The Unlikely Redemption of John Alexander MacNeil Read online




  THE

  UNLIKELY

  REDEMPTION OF

  JOHN ALEXANDER MACNEIL

  THE

  UNLIKELY

  REDEMPTION OF

  JOHN ALEXANDER MACNEIL

  a novel

  LESLEY CHOYCE

  ROSEWAY PUBLISHING

  AN IMPRINT OF FERNWOOD PUBLISHING

  HALIFAX & WINNIPEG

  Copyright © 2017 Lesley Choyce

  All rights reserved.
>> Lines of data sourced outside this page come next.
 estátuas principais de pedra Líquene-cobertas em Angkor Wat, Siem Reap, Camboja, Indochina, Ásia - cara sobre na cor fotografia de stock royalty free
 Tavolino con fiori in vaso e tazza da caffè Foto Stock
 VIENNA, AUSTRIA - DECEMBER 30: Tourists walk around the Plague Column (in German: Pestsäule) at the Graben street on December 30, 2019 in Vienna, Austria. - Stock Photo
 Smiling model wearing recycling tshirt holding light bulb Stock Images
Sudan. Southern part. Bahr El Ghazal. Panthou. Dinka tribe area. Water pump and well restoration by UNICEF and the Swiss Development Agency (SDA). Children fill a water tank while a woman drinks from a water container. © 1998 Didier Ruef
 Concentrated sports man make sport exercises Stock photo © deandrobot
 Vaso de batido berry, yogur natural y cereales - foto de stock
No part of this book may be reproduced or transmitted in any form by any means without permission in writing from the publisher, except by a reviewer, who may quote brief passages in a review.

  This is a work of fiction.

  Any resemblance to actual persons or events is coincidental.

  Editing: Julia Swan

  Cover Design: Tania Craan

  Printed and bound in Canada

  eBook: tikaebooks.com

  Published by Roseway Publishing

  an imprint of Fernwood Publishing

  32 Oceanvista Lane, Black Point, Nova Scotia, B0J 1B0

  and 748 Broadway Avenue, Winnipeg, Manitoba, R3G 0X3

  www.fernwoodpublishing.ca/roseway

  Fernwood Publishing Company Limited gratefully acknowledges the financial support of the Government of Canada through the Canada Book Fund, the Canada Council for the Arts, the Province of Nova Scotia and the Province of Manitoba for our publishing program.
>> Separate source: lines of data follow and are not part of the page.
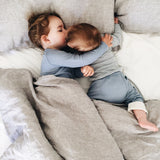 blue for boys and girls - cozy mornings in bed in roots & wings organic merino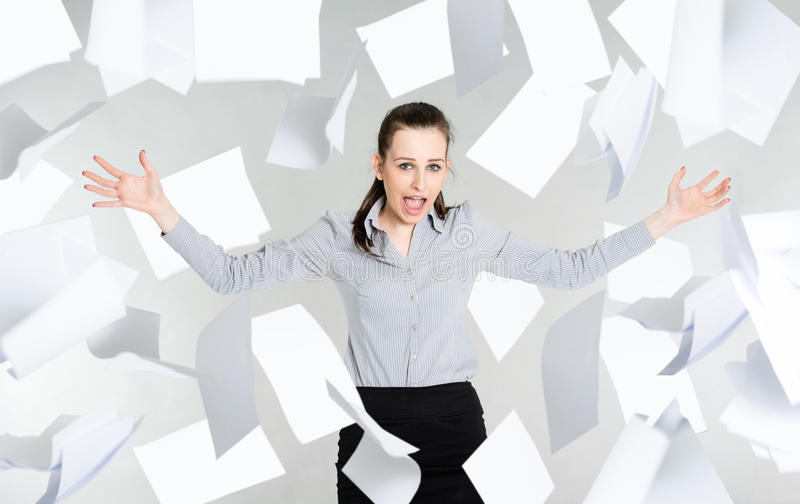 Download Desperate Businesswoman With Falling Paper Documents Stock Image - Image: 30037749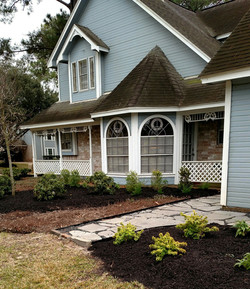 New gray slate walkway leads to driveway.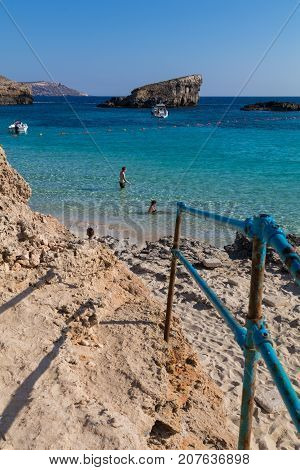 The stunningly beautiful holiday destination sandy beach of comino and crystal clear azure turquoise blue waters of the Blue Lagoon, island of Comino, Malta, June 2017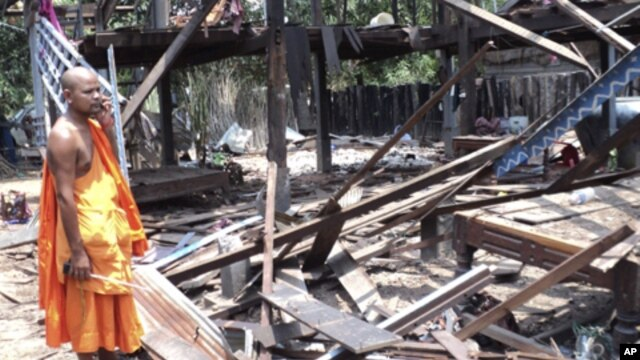 A Cambodian Buddhist monk watches a house damaged by a rocket during Monday night's armed clash near the disputed border area between Cambodia and Thailand in Kork Morm village, Udor Meanchey province, Cambodia, Tuesday, April 26, 2011. Thai and Cambodian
  Library and Archives Canada Cataloguing in Publication

  Choyce, Lesley, 1951-, author

  The unlikely redemption of John Alexander MacNeil : a novel / Lesley Choyce.

  Issued in print and electronic formats.

  ISBN 978-1-55266-920-4 (softcover).--ISBN 978-1-55266-921-1 (EPUB).--ISBN 978-1-55266-922-8 (Kindle)

  I. Title.

  PS8555.H668U55 2017 C813’.54 C2016-908077-3

  C2016-908078-1

  In Memory of Millie

  June 9, 1927 – December 1, 2016

  ONE

  I GUESS THE FIRST time it occurred to me that I was really losing my mind was the day I stopped to pick up a hitchhiker and it turned out to be somebody’s mailbox.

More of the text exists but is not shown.